The unknown scares us because it’s inherently outside our control. We can’t predict it, plan for it, or prevent it. Tests on human lab rats show that uncertainty triggers a stronger negative response in the brain than even known negative outcomes. We’d literally rather have certain bad news than uncertain possibilities—the devil we know over the devil we don’t.
This lack of control wreaks havoc on our poor mammalian brains. Other human lab rat studies found that perceived lack of control increases stress hormones like cortisol, which can lead to everything from poor sleep (hello, closet door) to impaired decision-making. Anyone who’s ever panic-bought toilet paper during a global pandemic understands this viscerally. We are not, as much as we’d like to pretend otherwise, perfect stoics calmly accepting what we cannot change. Instead, like a squirrel chattering from a tree at a dog that doesn’t know any better, we rage against an unfair world.

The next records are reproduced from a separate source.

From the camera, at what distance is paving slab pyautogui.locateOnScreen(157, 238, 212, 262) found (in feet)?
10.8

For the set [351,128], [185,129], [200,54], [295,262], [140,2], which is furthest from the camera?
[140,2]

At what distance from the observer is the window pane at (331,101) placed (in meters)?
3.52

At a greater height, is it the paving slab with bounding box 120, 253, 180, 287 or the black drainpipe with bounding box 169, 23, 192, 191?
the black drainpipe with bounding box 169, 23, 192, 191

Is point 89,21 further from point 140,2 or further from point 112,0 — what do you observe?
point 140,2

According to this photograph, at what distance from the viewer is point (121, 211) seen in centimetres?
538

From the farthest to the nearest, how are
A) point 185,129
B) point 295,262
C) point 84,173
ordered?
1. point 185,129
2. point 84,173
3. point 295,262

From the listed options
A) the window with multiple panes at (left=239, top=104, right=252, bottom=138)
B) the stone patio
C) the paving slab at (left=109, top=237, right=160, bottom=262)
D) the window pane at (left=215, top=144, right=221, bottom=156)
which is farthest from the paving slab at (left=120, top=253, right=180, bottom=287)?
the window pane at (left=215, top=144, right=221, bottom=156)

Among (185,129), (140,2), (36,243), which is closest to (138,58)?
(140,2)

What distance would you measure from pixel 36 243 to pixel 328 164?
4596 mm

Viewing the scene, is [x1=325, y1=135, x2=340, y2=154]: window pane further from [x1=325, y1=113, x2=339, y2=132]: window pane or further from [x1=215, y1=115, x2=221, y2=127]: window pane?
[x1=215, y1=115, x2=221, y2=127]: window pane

The good news is that there is an answer. And like all good fairy tales and free online management strategies, it comes in three parts.
First, learn about what you don’t know. Nature abhors a vacuum, and it will fill the gaping holes in your knowledge with nightmares, conspiracies, and late-night infomercials. Opening the closet door lets you know what’s in there, one way or another. You might not like what you find, but certainty beats imagination running wild every time.
Second, embrace a growth mindset. Once you’ve learned what there is to know, ask yourself what the next step might be. Maybe checking the closet isn’t enough—perhaps you set up an entire CCTV system with motion-triggered alarms and wire it all yourself. Or maybe you realize that the fear wasn’t about the closet at all, but about something else in your life you’ve been avoiding. Growth means using knowledge as a stepping stone rather than a destination.
Finally, accept that you can’t control anything beyond your attitude. The closet is going to do its thing whether you lie awake worrying about it or not. But how you react to that slightly ajar door is entirely up to you. This isn’t about pretending fears don’t exist—it’s about recognizing that fear is just information, not a command.
Now, I can already hear some of you protesting: “But experts have agendas! How can we trust what they tell us about the unknown?” This is a dangerous path to walk down. Yes, expertise can come with bias, but wholesale rejection of knowledge has never led anywhere good. Expertise has given us space flight, vaccines, and dishwashers. Deciding that experts are idiots unless they tell us what we want to hear gives us ignorance, Jim Crow laws, and people thinking wildfires are caused by Jewish space lasers. I know which tradition I’d rather follow.
Learn, grow, accept. This is the formula that has gotten humanity from discovering fire to walking on the moon. It’s how we’ve survived plagues, wars, and reality television. And it’s how I make peace with that closet door.
Every morning, I get up and open it all the way. Inside is exactly what I expect—too many clothes, boxes from the latest move I’ve yet to put away, and the occasional child’s toy. No tentacles, no glowing eyes, no interdimensional portal (unfortunately). Just the known, waiting to be discovered.
So open the closets in your life and see what you find. The monsters you imagine are almost certainly worse than what’s actually there. And even if you do find something with tentacles? Well, at least then you’ll know what you’re dealing with.